== WHAT THIS TASK INVOLVES ==
Transcribe the following material word for word, omitting the pictures from your reproduction.

== TASK MATERIAL ==
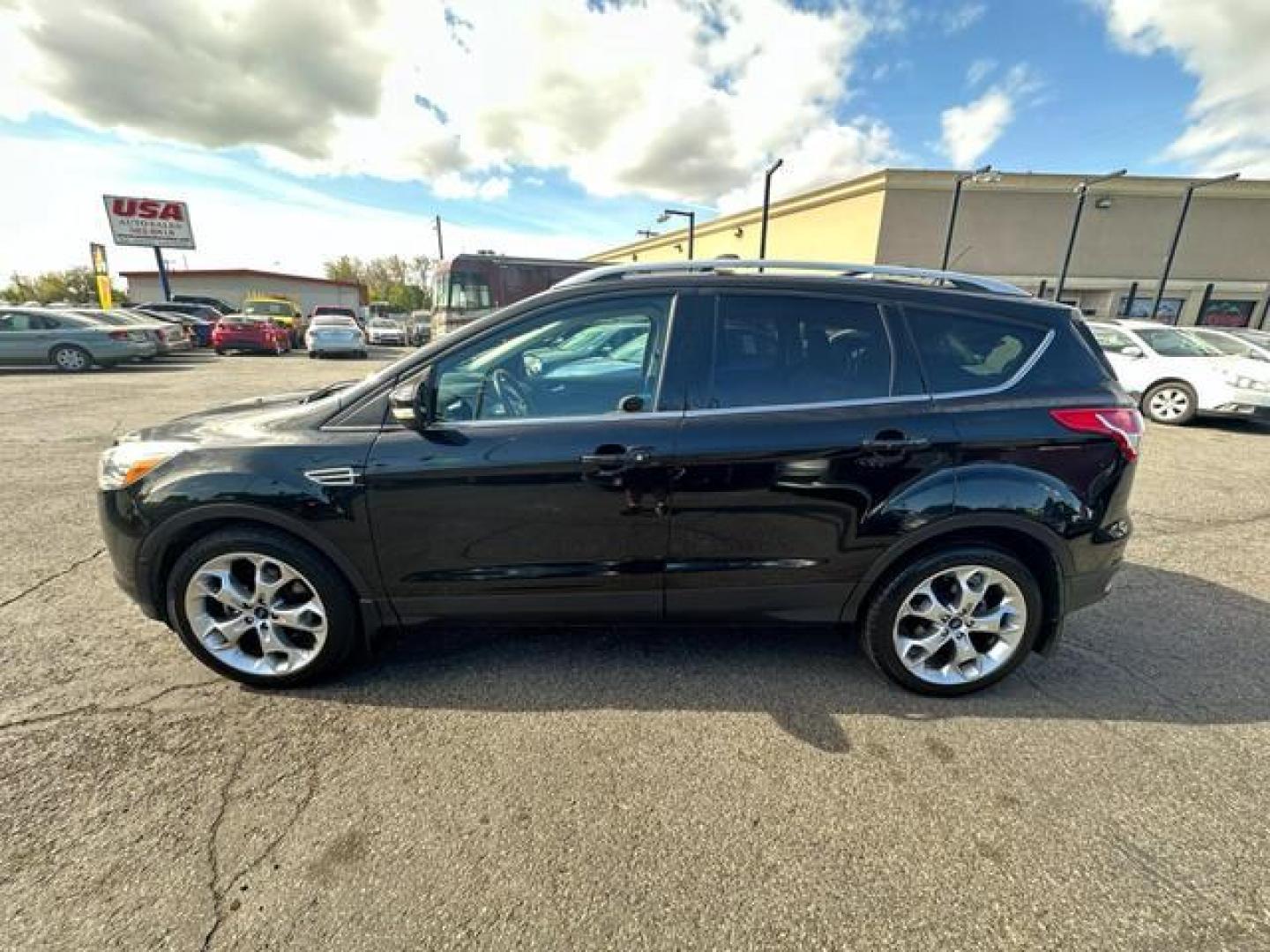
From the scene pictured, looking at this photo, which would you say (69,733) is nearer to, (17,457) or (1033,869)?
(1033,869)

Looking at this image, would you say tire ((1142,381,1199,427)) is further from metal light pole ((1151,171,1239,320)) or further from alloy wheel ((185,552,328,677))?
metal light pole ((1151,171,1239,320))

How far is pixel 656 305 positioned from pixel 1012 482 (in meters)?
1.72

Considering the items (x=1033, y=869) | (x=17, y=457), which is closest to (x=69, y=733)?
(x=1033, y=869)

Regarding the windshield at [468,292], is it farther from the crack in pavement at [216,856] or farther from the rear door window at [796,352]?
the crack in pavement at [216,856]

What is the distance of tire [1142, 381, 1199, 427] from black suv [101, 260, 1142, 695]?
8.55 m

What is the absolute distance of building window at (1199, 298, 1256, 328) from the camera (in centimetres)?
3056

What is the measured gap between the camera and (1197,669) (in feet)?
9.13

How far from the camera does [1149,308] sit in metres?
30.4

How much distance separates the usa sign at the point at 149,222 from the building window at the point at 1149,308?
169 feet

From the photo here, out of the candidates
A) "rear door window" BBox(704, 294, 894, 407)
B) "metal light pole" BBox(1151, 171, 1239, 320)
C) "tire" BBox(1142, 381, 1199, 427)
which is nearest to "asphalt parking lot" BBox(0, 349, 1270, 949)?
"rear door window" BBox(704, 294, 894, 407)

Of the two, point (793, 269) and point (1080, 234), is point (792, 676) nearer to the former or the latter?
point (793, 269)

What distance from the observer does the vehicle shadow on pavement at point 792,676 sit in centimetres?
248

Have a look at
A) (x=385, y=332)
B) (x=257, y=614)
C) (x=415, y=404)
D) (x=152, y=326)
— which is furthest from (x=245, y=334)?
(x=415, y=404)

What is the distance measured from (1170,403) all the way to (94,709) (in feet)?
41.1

== THE RESPONSE ==
From the scene pictured, looking at this photo, which would you say (69,733) is nearer to, (17,457) or (1033,869)?
(1033,869)

Looking at this image, would you say tire ((1142,381,1199,427)) is further from metal light pole ((1151,171,1239,320)) or further from alloy wheel ((185,552,328,677))?
metal light pole ((1151,171,1239,320))

How far is pixel 656 305 positioned from pixel 1012 482 (in meters)?
1.72

Considering the items (x=1033, y=869) | (x=17, y=457), which is closest to (x=69, y=733)?
(x=1033, y=869)

Regarding the windshield at [468,292], is it farther from the crack in pavement at [216,856] or farther from the rear door window at [796,352]?
the crack in pavement at [216,856]

What is the distance of tire [1142, 381, 1199, 427] from black suv [101, 260, 1142, 695]?
8.55 m

What is the absolute distance of building window at (1199, 298, 1256, 328) from the camera (in centimetres)?
3056

What is the measured gap between the camera and (1197,669) (in feet)?
9.13

How far from the camera does [1149,308] sit in metres?
30.4

How much distance separates the usa sign at the point at 149,222 from the building window at the point at 1149,308?
169 feet

From the photo here, out of the candidates
A) "rear door window" BBox(704, 294, 894, 407)
B) "metal light pole" BBox(1151, 171, 1239, 320)
C) "tire" BBox(1142, 381, 1199, 427)
which is nearest to "asphalt parking lot" BBox(0, 349, 1270, 949)?
"rear door window" BBox(704, 294, 894, 407)

Of the two, point (793, 269) and point (1080, 234), is point (792, 676) nearer to the former or the latter?
point (793, 269)

What distance from the observer does the vehicle shadow on pavement at point 792,676 sit in centimetres?
248

Have a look at
A) (x=385, y=332)
B) (x=257, y=614)
C) (x=415, y=404)
D) (x=152, y=326)
— which is furthest from (x=245, y=334)?
(x=415, y=404)

What is the distance measured from (1170,403) all the way to (94,709) (in feet)?
41.1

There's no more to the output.